╭─ Metin Bölümü

Sayın Koç’un “Ecevit’in Kemalizme İndirdiği Darbe” başlıklı bir başka yazısında “CHP’nin Kemalizm’den kopuşunda ikinci kırılma noktası, İsmet İnönü’nün “ortanın solu” politikası ve ardından Bülent Ecevit’in “Atatürk devrimleri”ne yönelik eleştirileridir.” Şeklindeki değerlendirmesi de dikkat çekmektedir. Yazar ülkemizde 70’li yıllarda gelişen sosyal demokrasi derneklerinden adeta yakınmakta, Kemalizmin ise neredeyse heba olup gittiği hususuna işaret etmektedir.
Kuşkusuz sosyal demokrasiyi temellendirmek isteyen demokratik sol arayışların uygulamada ne kadar tutup tutmadığı sorgulanırsa 70’ler bazında tutmadığı söylenebilir. CHP içerisinde de kemikleşmiş yapılanma, statüko Ecevit’e ayak bağı olur kanımca.
“Toprak işleyenin su kullananın” söylemi meşhur bir hadis-i şerifle “toprağın sahibi ona emeğini katan, onu işleyendir” sözünü de anımsatabilir. Yine “kimi ülkelerde kırsal yerleşim yerlerini kalkındırma yöntemi olarak benimsenen, nüfusun kentlere akışını önlemeyi amaçlayan bir yerleşim örneği ya da önerisi.” Olarak tanımlanan “Köykent” projesi akla gelebilir.
Peki Türkiye koşullarında, neydi Köykent? Ne amaçlanıyordu? "Köykentle birbirine yakın köyler arasında işbirliği kurulacak, 4-5 köye okul götürmek yerine köykentlere okullar yapılacak. Sağlık ekipleri kurulacak. Tek bir köyün halkı fabrika kuramaz. Ama birbirine komşu 10 köyün halkı, devletin de yardımıyla fabrika kuracak. Bu şekilde inşallah çok yakında Türkiye’nin köyleri kentleşecek." Demektedir bir defasında Ecevit.

╰─
╭─ Mevcut Veriler

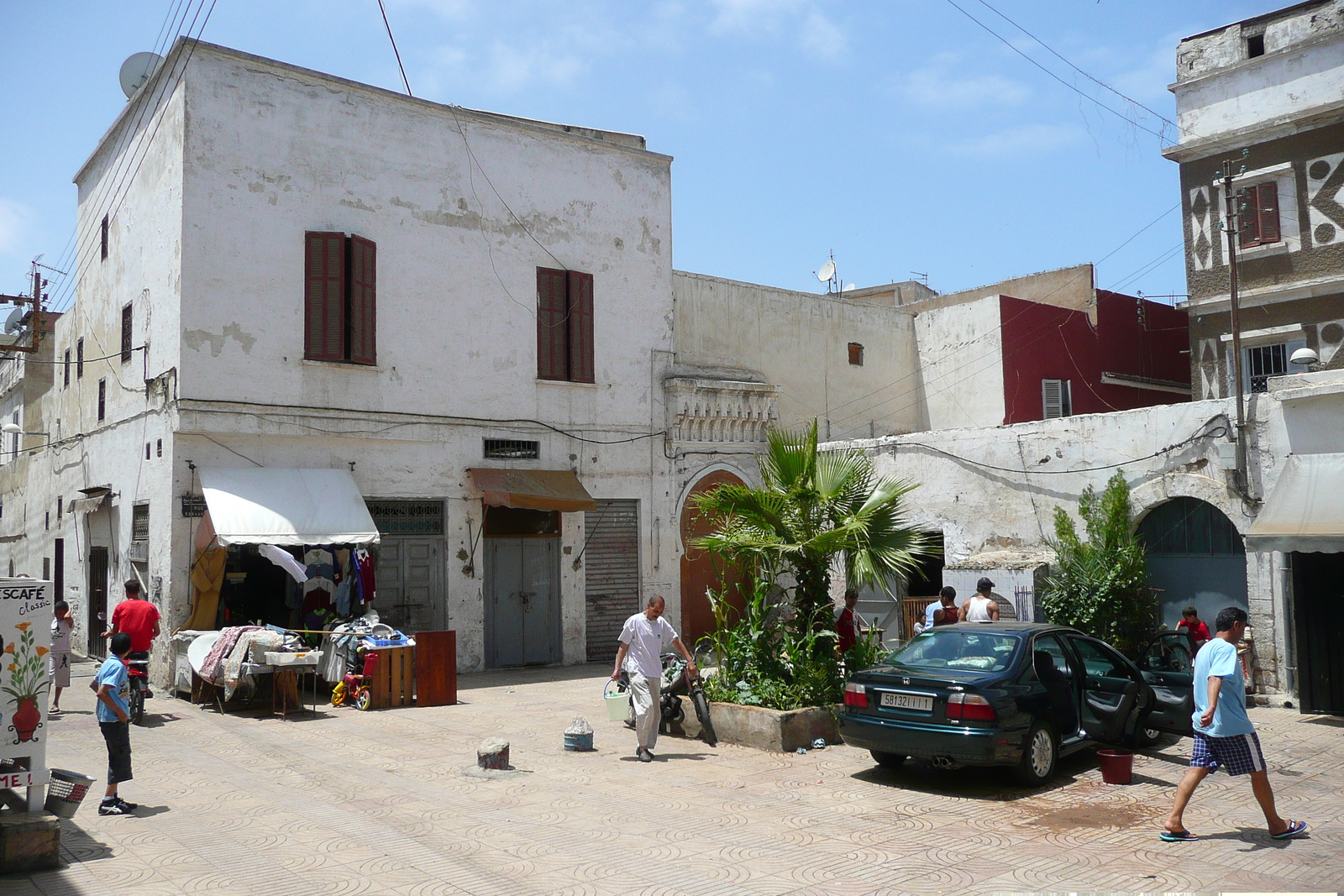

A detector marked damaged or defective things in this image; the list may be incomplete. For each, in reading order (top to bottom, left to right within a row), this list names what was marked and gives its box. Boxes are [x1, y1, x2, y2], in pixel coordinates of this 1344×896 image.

rusty metal awning [473, 469, 599, 510]
rusty metal awning [1242, 456, 1344, 553]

╰─

• Yönergeler:
- a) Ecevit ve Köykent konulu metne dayanarak aşağıdaki soruları yanıtlayın.
(i) Koç'un değerlendirmesine göre CHP'nin Kemalizm'den kopuşundaki ikinci kırılma noktası nedir?
(ii) Metindeki tanıma göre Köykent, nüfusla ilgili neyi önlemeyi amaçlar?
(iii) Ecevit'in sözlerine göre devletin yardımıyla fabrikayı birbirine komşu kaç köyün halkı kuracak?
- b) Ecevit ve Köykent konulu metinde, Ecevit'in alıntılanan sözlerine göre Köykentle kurulacağı ya da yapılacağı belirtilen şeylerin hepsini listeleyin.

• Görev Yanıtları:
- a)
(i) İsmet İnönü'nün "ortanın solu" politikası ve ardından Bülent Ecevit'in "Atatürk devrimleri"ne yönelik eleştirileri.
(ii) Nüfusun kentlere akışını önlemeyi amaçlar.
(iii) 10 köyün halkı.

- b)
- Birbirine yakın köyler arasında işbirliği kurulması
- Köykentlere okullar yapılması
- Sağlık ekipleri kurulması
- Birbirine komşu 10 köyün halkının devletin yardımıyla fabrika kurması